Document excerpt:
──────────────────────────────
One could also consider hardening the vma_open callback in a way that it
would also kill the enclave if any new VMAs areis created after the
first EADD or in the corner case after the first EINIT (if enclave does
only have the SECS page).

This makes sense because you could enforce that EPCM entries and PTEs
stay in sync, which is a good property. However, most of the time you
want to implement a relocator for the user space that runs inside the
enclave because the ELRANGE position varies based on which address
mmap() gives. Since the enclave code is signed and measured the
relocation can only happen after EINIT.

That's why we will not do such enforcement. The ramifications of this
are not too bad. In the worst case you could end up crashing your user
space process in a safe way (#GP due to EPCM/PTE mismatch).
──────────────────────────────
Data:

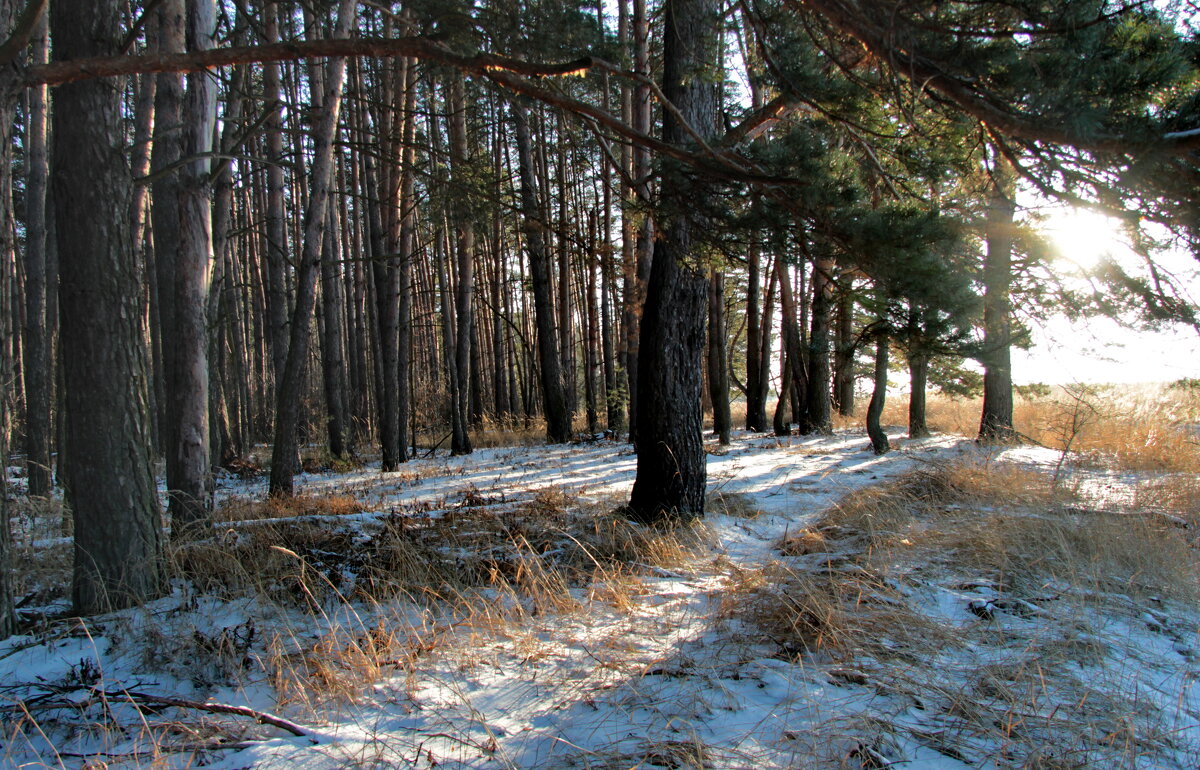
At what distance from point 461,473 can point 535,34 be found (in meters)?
6.60

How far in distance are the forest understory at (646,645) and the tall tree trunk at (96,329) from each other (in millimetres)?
327

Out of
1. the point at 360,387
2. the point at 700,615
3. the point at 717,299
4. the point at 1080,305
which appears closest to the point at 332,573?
the point at 700,615

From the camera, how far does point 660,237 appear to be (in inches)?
203

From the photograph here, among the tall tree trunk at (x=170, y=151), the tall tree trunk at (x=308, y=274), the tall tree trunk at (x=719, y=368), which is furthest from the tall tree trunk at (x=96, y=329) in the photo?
the tall tree trunk at (x=719, y=368)

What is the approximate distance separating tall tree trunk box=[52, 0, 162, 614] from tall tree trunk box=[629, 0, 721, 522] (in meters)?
3.61

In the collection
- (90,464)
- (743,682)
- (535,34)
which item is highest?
(535,34)

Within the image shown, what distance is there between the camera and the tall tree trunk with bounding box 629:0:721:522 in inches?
218

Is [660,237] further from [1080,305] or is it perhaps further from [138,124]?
[138,124]

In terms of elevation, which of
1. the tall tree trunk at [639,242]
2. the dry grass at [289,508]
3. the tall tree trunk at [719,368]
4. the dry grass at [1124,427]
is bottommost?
the dry grass at [289,508]

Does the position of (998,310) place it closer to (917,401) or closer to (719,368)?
(719,368)

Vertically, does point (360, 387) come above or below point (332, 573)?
above

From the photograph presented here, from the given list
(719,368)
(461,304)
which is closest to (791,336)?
(719,368)

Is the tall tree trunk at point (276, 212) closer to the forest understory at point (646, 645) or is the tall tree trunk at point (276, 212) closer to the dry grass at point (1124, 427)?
the forest understory at point (646, 645)

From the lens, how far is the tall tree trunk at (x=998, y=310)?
4.30m
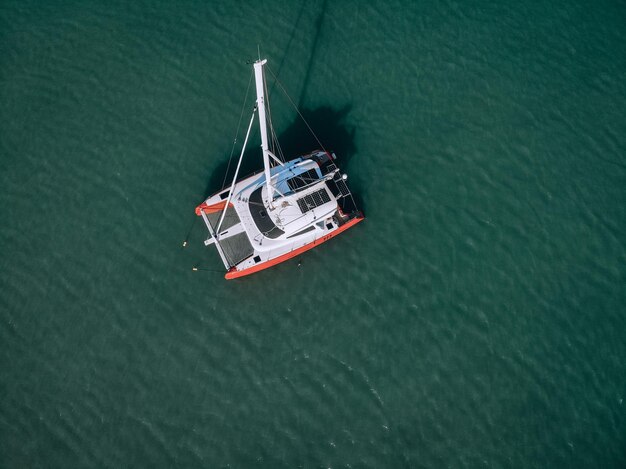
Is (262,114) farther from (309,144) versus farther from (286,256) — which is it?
(286,256)

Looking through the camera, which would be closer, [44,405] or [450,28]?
[44,405]

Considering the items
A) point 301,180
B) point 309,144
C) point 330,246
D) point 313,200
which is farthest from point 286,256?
point 309,144

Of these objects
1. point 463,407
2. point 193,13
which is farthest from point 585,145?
point 193,13

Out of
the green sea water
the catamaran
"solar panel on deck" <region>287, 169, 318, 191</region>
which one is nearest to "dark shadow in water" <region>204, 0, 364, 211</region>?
the green sea water

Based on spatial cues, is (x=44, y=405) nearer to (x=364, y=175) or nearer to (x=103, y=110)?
(x=103, y=110)

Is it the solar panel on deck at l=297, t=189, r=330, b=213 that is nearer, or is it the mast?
the mast

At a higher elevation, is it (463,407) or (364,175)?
(364,175)

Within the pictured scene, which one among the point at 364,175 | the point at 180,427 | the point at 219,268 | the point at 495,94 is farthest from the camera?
the point at 495,94

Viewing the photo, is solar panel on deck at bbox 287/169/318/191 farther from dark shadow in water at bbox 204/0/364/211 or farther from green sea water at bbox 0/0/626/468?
green sea water at bbox 0/0/626/468
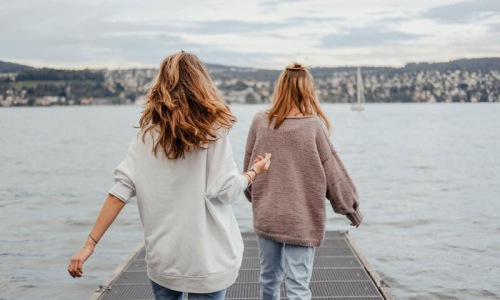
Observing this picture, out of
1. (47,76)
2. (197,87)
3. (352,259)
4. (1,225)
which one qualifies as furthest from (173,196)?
(47,76)

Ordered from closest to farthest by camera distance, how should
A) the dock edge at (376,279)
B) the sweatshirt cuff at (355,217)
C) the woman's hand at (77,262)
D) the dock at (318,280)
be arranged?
the woman's hand at (77,262) < the sweatshirt cuff at (355,217) < the dock edge at (376,279) < the dock at (318,280)

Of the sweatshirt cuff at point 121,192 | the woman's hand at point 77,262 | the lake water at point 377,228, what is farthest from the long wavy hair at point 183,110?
the lake water at point 377,228

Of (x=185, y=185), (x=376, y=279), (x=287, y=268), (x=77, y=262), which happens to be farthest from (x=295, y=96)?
(x=376, y=279)

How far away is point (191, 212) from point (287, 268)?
1663 mm

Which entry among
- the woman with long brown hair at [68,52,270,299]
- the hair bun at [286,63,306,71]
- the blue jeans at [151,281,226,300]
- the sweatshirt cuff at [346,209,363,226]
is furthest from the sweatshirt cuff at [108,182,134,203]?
the sweatshirt cuff at [346,209,363,226]

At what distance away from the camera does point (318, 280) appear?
761 centimetres

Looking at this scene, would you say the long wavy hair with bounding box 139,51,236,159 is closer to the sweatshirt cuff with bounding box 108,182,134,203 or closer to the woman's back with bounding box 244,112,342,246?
the sweatshirt cuff with bounding box 108,182,134,203

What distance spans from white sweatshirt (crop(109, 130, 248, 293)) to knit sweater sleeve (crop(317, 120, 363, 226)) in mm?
1506

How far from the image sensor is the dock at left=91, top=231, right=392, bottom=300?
7.02 metres

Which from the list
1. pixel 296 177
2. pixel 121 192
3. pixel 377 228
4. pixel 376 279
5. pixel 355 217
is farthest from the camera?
pixel 377 228

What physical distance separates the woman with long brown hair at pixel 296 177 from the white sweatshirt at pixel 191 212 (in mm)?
1426

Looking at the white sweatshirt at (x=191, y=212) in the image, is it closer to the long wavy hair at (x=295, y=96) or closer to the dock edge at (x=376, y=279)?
the long wavy hair at (x=295, y=96)

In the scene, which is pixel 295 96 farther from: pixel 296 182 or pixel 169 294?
pixel 169 294

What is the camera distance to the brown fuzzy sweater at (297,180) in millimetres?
4727
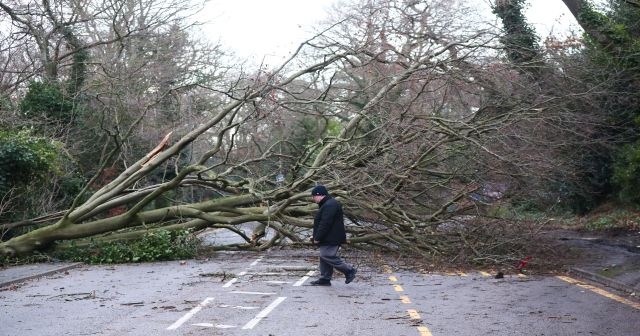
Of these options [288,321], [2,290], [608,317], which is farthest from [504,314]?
[2,290]

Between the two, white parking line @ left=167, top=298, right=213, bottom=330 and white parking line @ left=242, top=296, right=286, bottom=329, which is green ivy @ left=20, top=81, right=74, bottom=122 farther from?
white parking line @ left=242, top=296, right=286, bottom=329

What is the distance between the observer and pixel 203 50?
3409 cm

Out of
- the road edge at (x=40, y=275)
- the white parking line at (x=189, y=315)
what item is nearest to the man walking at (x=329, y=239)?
the white parking line at (x=189, y=315)

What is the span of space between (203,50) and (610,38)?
58.3ft

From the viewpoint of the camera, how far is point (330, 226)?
42.2ft

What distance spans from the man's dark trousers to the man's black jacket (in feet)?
0.36

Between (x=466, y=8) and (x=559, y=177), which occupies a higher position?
(x=466, y=8)

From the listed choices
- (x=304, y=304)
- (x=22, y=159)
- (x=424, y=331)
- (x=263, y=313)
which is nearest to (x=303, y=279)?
(x=304, y=304)

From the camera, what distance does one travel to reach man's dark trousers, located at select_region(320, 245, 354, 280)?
1276cm

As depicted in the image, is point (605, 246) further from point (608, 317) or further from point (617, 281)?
point (608, 317)

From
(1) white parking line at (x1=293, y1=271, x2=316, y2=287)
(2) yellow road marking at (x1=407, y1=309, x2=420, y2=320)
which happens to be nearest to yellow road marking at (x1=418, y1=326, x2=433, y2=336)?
(2) yellow road marking at (x1=407, y1=309, x2=420, y2=320)

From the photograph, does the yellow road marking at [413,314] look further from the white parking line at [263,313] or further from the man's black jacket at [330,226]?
the man's black jacket at [330,226]

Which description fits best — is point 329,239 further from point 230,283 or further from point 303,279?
point 230,283

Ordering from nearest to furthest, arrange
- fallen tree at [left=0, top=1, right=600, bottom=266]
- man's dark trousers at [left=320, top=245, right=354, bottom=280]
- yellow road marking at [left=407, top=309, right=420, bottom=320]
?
1. yellow road marking at [left=407, top=309, right=420, bottom=320]
2. man's dark trousers at [left=320, top=245, right=354, bottom=280]
3. fallen tree at [left=0, top=1, right=600, bottom=266]
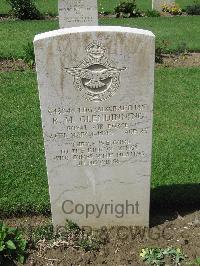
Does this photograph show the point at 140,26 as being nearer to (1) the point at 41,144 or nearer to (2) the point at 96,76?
(1) the point at 41,144

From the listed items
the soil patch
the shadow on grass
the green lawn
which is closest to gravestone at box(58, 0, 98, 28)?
the green lawn

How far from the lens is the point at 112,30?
3.97 metres

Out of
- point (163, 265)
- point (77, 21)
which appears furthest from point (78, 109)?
point (77, 21)

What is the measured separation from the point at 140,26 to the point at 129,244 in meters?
11.5

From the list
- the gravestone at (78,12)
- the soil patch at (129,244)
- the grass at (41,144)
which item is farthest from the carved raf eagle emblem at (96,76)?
the gravestone at (78,12)

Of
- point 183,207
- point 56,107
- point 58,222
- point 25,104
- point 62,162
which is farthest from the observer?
point 25,104

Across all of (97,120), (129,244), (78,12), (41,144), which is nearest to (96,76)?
(97,120)

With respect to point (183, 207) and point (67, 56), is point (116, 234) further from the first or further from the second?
point (67, 56)

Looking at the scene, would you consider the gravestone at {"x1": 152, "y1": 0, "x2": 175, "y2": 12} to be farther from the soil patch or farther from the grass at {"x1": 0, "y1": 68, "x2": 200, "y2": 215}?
the soil patch

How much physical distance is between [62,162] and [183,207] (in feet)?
5.67

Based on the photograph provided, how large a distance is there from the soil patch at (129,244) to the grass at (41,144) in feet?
1.22

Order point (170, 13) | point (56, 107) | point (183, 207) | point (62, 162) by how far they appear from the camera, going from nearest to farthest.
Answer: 1. point (56, 107)
2. point (62, 162)
3. point (183, 207)
4. point (170, 13)

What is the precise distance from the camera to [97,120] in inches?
172

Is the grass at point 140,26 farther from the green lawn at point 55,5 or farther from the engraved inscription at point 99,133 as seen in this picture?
the engraved inscription at point 99,133
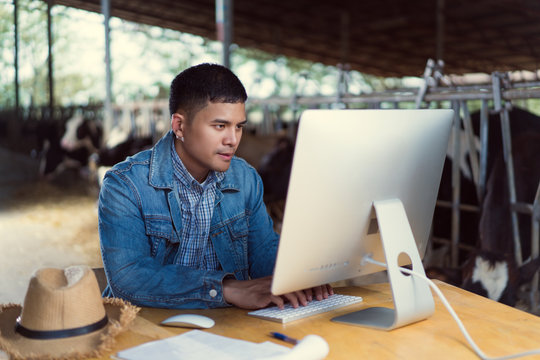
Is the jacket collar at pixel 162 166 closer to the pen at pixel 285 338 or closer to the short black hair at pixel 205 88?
the short black hair at pixel 205 88

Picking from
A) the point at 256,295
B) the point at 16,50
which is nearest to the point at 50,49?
the point at 16,50

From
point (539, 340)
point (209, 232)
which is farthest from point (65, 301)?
point (539, 340)

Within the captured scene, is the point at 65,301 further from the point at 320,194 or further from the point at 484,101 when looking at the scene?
the point at 484,101

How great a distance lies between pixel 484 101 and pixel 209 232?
191cm

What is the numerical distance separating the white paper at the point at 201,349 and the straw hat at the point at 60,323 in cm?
6

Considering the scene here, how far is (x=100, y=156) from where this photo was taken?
6.22 metres

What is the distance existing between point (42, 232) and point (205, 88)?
424 cm

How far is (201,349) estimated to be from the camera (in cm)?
──────────────────────────────
Objectives:
a) Write out the passage on enclave memory mappings between "One could also" and "happen after EINIT.", inclusive.
b) Pick up the passage on enclave memory mappings after its last sentence and keep it going.
The rows have no connection to the passage on enclave memory mappings.

Answer list:
a)
One could also consider hardening the vma_open callback in a way that it
would also kill the enclave if any new VMAs areis created after the
first EADD or in the corner case after the first EINIT (if enclave does
only have the SECS page).

This makes sense because you could enforce that EPCM entries and PTEs
stay in sync, which is a good property. However, most of the time you
want to implement a relocator for the user space that runs inside the
enclave because the ELRANGE position varies based on which address
mmap() gives. Since the enclave code is signed and measured the
relocation can only happen after EINIT.

b)
Signed-off-by: Jarkko Sakkinen <jarkko.sakkinen@linux.intel.com>
---
 drivers/platform/x86/intel_sgx.h       |  2 +-
 drivers/platform/x86/intel_sgx_ioctl.c | 10 +++++---
 drivers/platform/x86/intel_sgx_util.c  | 13 ++++------
 drivers/platform/x86/intel_sgx_vma.c   | 45 +++++++++++++++-------------------
 4 files changed, 32 insertions(+), 38 deletions(-)

Comments

Jarkko Sakkinen Dec. 8, 2016, 3:10 p.m. UTC | #1
On Thu, Dec 08, 2016 at 02:38:24PM +0200, Jarkko Sakkinen wrote:
> ELRANGE protects from non-enclave access but still closing any of the
> VMAs leaves the enclave and remaining VMAs to a state that is not wanted
> for any legit application using enclaves. Therefore it is in this
> situation advisable to kill the whole enclave.
> 
> One could also consider hardening the vma_open callback in a way that it
> would also kill the enclave if any new VMAs areis created after the
> first EADD or in the corner case after the first EINIT (if enclave does
> only have the SECS page).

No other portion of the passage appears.